Nachdem es zunächst weiter ausgeglichen blieb (14:14, 35.), konnte man sich bis zur 44. erstmals mit vier Toren absetzen (16:20), Reins erzielte seine vier Treffer in gewohnter Manier (Bäm!Bäm!Bäm!Bäm!) und fand zwischendurch auch noch Quickert am Kreis. Zur Strafe wurde er von den Kielern für den Rest des Spiels in Manndeckung genommen. Und auch in der Abwehr zeigten "Quickie" und "Willie" eine gute Leistung, über ihre linke Abwehrseite fiel in Halbzeit zwei kein Gegentor. Was aber auch daran lag, dass der THW seinen Angriffschwerpunkt auf die andere Seite legte, wo Herforth und Wiese alle Hände voll zu tun hatten. Aktivposten Müller versuchte es nicht nur über Außen, sondern auch im langen Bogen durch die Mitte, Mittelmann sowie Kreisläufer verlagerten meist auf diese Seite und im direkten Duell hatte Herforth mit Kraftpaket Seifert auch einiges an Arbeit.

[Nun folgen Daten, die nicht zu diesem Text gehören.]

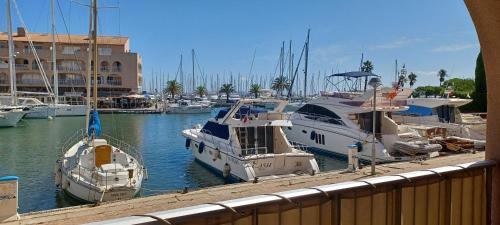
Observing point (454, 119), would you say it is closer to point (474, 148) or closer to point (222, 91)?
point (474, 148)

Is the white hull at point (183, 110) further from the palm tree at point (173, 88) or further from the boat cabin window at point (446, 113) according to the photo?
the boat cabin window at point (446, 113)

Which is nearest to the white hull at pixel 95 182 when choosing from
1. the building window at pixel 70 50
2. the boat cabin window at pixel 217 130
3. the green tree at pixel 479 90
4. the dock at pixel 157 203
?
the dock at pixel 157 203

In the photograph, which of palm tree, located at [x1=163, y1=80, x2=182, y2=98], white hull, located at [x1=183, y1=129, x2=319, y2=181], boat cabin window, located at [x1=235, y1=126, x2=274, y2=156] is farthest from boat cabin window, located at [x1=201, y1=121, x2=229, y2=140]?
palm tree, located at [x1=163, y1=80, x2=182, y2=98]

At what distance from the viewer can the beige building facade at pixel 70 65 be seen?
266 feet

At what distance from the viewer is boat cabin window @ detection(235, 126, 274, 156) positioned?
19.0 m

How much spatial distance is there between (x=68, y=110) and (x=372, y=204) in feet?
236

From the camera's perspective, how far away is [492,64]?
415 centimetres

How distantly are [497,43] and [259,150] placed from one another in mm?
15531

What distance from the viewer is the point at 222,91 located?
125188 millimetres

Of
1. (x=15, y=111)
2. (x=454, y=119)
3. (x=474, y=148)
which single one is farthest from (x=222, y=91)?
(x=474, y=148)

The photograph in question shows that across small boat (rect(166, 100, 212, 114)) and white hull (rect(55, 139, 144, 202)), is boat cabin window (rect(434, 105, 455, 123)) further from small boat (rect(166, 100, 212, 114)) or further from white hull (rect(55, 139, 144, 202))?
small boat (rect(166, 100, 212, 114))

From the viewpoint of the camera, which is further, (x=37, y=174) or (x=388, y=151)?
(x=388, y=151)

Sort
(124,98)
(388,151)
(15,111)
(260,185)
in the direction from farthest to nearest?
(124,98), (15,111), (388,151), (260,185)

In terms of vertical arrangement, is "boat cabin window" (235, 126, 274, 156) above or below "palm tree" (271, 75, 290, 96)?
below
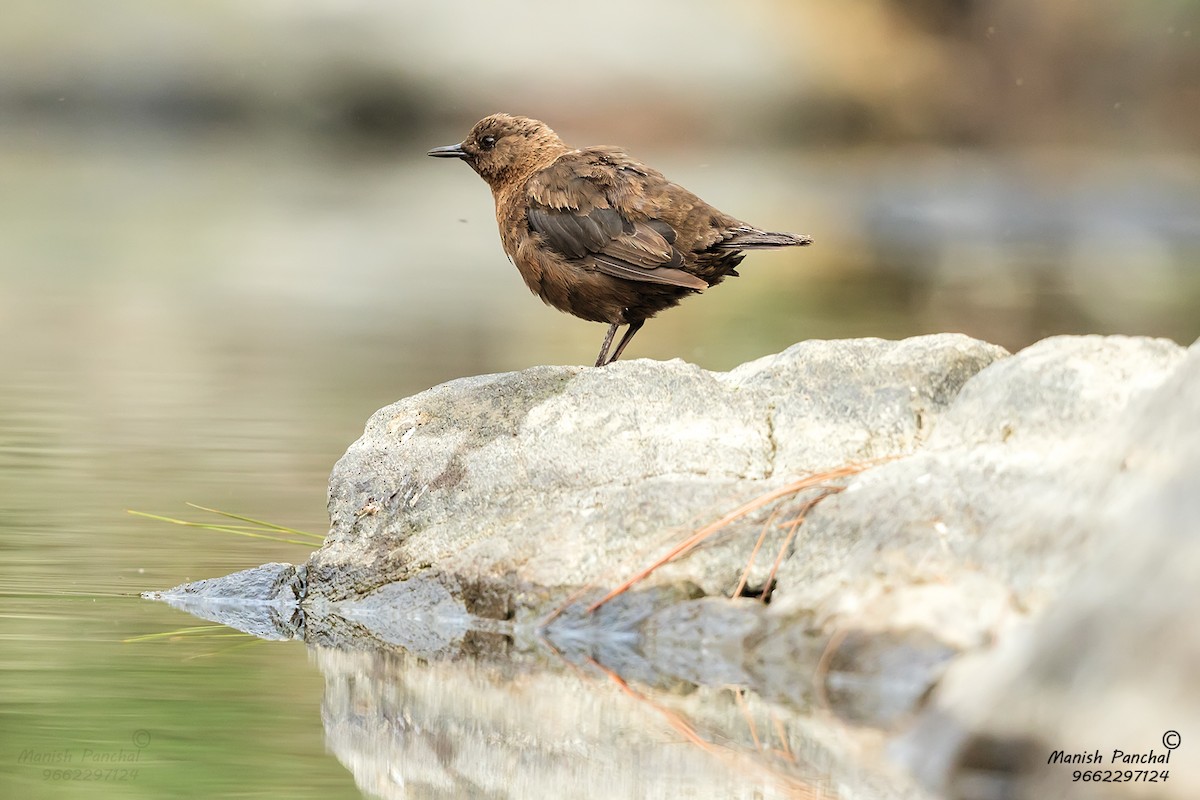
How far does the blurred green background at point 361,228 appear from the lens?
5355 millimetres

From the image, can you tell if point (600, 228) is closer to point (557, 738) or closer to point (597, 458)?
point (597, 458)

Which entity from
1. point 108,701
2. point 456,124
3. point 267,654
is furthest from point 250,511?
point 456,124

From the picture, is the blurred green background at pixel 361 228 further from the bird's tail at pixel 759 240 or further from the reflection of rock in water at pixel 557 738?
the bird's tail at pixel 759 240

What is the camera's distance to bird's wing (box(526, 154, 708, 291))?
6391mm

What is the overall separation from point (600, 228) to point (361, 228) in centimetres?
1483

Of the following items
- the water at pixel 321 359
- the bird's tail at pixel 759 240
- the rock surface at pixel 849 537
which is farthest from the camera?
the bird's tail at pixel 759 240

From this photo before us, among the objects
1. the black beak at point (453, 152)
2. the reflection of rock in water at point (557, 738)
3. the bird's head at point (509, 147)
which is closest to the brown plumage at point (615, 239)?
the bird's head at point (509, 147)

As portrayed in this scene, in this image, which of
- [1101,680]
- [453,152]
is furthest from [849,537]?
[453,152]

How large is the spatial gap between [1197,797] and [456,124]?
29990 mm

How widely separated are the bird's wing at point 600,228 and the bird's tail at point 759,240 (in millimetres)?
189

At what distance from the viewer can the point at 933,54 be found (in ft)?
106

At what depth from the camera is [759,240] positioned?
6.46 meters

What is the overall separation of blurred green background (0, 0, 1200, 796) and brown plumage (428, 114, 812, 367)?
1.28 m

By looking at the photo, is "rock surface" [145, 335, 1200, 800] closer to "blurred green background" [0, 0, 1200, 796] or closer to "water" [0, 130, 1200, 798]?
"water" [0, 130, 1200, 798]
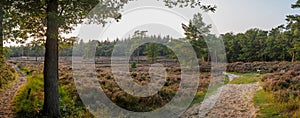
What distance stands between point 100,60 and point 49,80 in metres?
22.2

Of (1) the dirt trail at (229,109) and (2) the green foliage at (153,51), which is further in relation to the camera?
(2) the green foliage at (153,51)

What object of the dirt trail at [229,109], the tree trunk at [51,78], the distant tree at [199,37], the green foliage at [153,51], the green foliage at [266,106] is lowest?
the dirt trail at [229,109]

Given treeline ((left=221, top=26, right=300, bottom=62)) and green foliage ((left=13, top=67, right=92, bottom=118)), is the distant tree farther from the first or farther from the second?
green foliage ((left=13, top=67, right=92, bottom=118))

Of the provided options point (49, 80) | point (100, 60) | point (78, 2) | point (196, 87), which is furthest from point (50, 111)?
point (100, 60)

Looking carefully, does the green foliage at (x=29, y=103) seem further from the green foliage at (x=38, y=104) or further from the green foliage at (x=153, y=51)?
the green foliage at (x=153, y=51)

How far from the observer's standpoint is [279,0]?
18750 millimetres

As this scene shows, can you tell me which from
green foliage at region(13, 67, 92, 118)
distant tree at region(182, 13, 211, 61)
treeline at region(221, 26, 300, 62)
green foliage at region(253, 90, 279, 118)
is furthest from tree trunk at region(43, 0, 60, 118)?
treeline at region(221, 26, 300, 62)

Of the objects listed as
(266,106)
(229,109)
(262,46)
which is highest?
(262,46)

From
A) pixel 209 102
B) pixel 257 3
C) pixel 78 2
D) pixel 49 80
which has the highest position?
pixel 257 3

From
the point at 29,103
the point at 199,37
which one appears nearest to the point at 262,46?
the point at 199,37

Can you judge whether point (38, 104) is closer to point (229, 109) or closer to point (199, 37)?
point (229, 109)

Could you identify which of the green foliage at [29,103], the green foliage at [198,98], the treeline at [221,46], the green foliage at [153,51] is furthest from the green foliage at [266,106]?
the green foliage at [153,51]

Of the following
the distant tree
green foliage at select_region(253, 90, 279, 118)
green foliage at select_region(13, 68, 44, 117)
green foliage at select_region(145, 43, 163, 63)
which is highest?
the distant tree

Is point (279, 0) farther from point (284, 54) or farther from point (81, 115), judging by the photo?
point (284, 54)
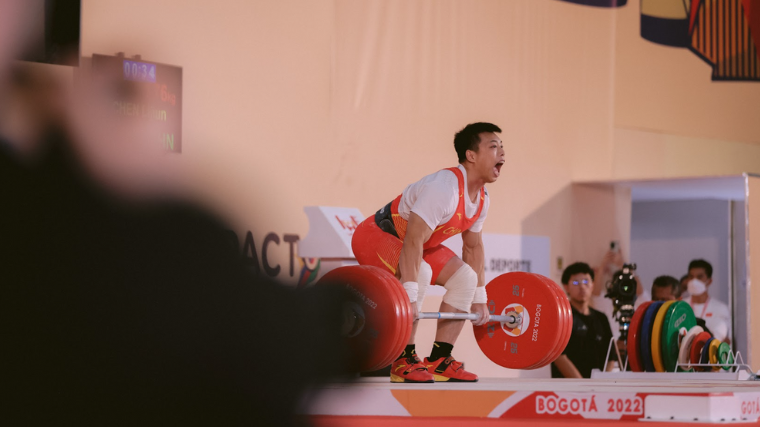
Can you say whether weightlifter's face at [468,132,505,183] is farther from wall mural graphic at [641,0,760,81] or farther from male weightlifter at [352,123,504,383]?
wall mural graphic at [641,0,760,81]

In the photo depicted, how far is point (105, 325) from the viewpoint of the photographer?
3312 millimetres

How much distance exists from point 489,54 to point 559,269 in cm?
208

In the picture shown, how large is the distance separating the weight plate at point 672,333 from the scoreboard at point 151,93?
2881 mm

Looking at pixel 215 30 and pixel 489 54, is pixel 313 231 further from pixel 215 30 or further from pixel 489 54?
pixel 489 54

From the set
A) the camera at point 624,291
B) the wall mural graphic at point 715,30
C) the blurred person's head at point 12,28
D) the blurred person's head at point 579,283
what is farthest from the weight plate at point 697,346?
the wall mural graphic at point 715,30

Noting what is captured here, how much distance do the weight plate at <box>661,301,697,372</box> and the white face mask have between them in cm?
291

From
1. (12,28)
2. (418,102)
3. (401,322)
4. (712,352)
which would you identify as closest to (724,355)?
(712,352)

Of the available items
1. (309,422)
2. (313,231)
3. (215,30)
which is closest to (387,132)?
(313,231)

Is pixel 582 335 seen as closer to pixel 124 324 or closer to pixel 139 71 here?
pixel 139 71

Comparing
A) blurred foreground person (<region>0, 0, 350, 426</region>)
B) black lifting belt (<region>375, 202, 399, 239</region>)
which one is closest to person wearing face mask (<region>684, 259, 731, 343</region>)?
black lifting belt (<region>375, 202, 399, 239</region>)

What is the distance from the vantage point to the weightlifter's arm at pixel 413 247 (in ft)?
13.6

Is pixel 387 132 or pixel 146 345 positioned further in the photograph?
pixel 387 132

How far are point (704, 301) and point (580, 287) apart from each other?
2.30 meters

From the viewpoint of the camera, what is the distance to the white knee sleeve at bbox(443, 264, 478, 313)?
434 centimetres
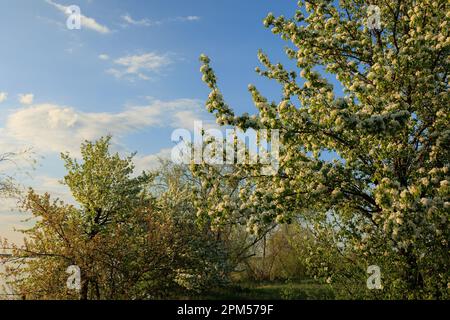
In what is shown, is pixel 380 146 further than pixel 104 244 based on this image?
No

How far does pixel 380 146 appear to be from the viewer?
34.7 ft

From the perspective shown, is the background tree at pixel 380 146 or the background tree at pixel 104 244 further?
the background tree at pixel 104 244

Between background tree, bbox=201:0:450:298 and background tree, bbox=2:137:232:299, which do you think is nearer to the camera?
background tree, bbox=201:0:450:298

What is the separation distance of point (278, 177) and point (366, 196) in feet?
7.97

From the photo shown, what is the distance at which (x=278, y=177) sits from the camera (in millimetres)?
11242

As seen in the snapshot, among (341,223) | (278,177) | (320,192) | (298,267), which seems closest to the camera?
(320,192)

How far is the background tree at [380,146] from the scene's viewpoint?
953 centimetres

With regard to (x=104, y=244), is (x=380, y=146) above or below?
above

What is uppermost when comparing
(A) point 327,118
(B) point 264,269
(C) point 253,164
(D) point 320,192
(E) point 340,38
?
(E) point 340,38

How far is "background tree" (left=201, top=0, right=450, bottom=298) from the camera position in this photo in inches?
375

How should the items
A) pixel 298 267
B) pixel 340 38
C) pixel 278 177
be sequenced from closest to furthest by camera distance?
pixel 278 177, pixel 340 38, pixel 298 267
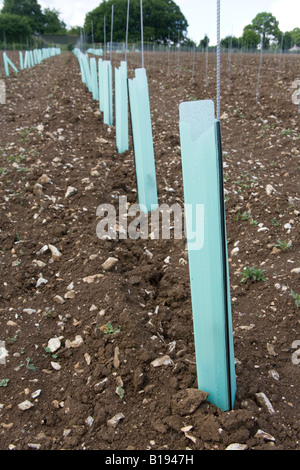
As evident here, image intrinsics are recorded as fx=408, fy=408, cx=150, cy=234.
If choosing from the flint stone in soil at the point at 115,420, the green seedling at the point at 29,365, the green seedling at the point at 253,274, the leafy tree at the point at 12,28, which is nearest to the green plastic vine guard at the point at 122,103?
the green seedling at the point at 253,274

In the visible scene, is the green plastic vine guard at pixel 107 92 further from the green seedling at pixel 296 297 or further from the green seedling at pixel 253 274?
the green seedling at pixel 296 297

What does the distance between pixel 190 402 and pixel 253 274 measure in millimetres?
1371

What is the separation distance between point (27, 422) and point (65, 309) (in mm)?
861

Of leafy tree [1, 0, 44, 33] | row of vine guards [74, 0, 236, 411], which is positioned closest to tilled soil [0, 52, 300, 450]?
row of vine guards [74, 0, 236, 411]

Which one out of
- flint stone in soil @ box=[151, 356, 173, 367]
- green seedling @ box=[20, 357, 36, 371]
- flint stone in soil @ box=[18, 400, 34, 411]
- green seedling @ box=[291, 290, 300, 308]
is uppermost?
green seedling @ box=[291, 290, 300, 308]

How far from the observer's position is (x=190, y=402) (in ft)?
5.93

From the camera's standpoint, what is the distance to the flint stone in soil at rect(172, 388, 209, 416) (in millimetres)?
1796

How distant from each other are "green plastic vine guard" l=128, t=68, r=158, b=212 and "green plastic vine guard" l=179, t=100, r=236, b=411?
7.62 ft

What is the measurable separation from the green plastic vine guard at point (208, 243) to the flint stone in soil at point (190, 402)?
62 mm

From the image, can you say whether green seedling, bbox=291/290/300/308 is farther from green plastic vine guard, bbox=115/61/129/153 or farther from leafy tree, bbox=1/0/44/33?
leafy tree, bbox=1/0/44/33

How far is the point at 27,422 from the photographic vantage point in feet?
6.27

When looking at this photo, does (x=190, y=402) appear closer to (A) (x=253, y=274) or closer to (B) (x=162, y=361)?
(B) (x=162, y=361)

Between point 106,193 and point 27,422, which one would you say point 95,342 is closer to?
point 27,422
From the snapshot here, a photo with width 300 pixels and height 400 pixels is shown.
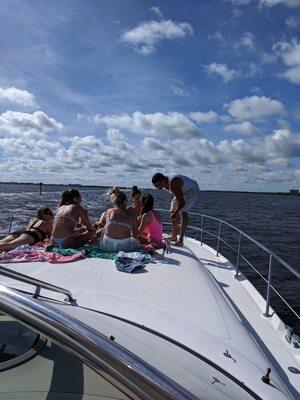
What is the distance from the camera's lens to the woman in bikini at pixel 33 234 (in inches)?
218

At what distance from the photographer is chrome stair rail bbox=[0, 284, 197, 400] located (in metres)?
1.07

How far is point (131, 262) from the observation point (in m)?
4.39

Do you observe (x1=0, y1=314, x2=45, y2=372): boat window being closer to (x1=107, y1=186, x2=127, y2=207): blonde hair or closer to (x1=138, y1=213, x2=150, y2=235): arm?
(x1=107, y1=186, x2=127, y2=207): blonde hair

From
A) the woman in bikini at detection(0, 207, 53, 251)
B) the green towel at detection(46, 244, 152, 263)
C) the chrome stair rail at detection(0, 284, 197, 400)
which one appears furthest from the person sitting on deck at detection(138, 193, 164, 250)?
the chrome stair rail at detection(0, 284, 197, 400)

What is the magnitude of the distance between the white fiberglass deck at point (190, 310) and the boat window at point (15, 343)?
26 centimetres

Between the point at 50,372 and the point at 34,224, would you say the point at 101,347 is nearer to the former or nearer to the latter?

Bemerkenswert dass dieser dann nur zweimal zum Abschluss kam! Sonst einer der Haupttorschützen der Ersten, wurde Herforth an diesem Tag vor allem in der Defensive gebraucht.

Hinten raus kam dessen Nebenmann Wiese wie bereits erwähnt noch zu einigen blitzsauberen Toren aus der 1. und 2. Welle, beim 19:24 in der 53. Minute war die Vorentscheidung gefallen. Kunze konnte Müller das zehnte Tor mehrfach verwähren und hatte bei nur 10 Gegentoren höchstwahrscheinlich eine Paraden-Quote von über 50%. Auf der anderen Seite verpasste Henschel von Linksaußen ebenfalls die Zehner-Kiste, allerdings ist auch da die Torwartleistung von Brandt nicht zu vernachlässigen. Unterm Strich ein Spiel in dem man sich schwerer getan hat als nötig war. Aber man ist immer am Drücker geblieben, auch wenn man einen möglichen zweistelligen Sieg mit 22:26 deutlich verpasste. Allerdings sollte unter der Woche dringend am Torabschluss gearbeitet werden, denn im nächsten Spiel ist der Konkurrent um Platz 1 in Gettorf zu Gast (Sonntag um 1500 Uhr, endlich wieder in der Parkschulhalle!). Und der MTV aus Dänischenhagen bestraft solche Fehler, wie sie der GTV beim THW gemacht hat, gnadenlos, dass durfte man im Anschluss bei deren 41:32 über Schönkirchen begutachten!

Im Einsatz: Henschel 7/4, Wiese 4, Reins 4, Quickert 3, Augspach 3, Herforth 2, Carstensen 1, Westphal 1, Voß 1, Bergert n.e., Karpow n.e., Lentzsch n.e.; Lange (1.-30.), Kunze (31.-60.)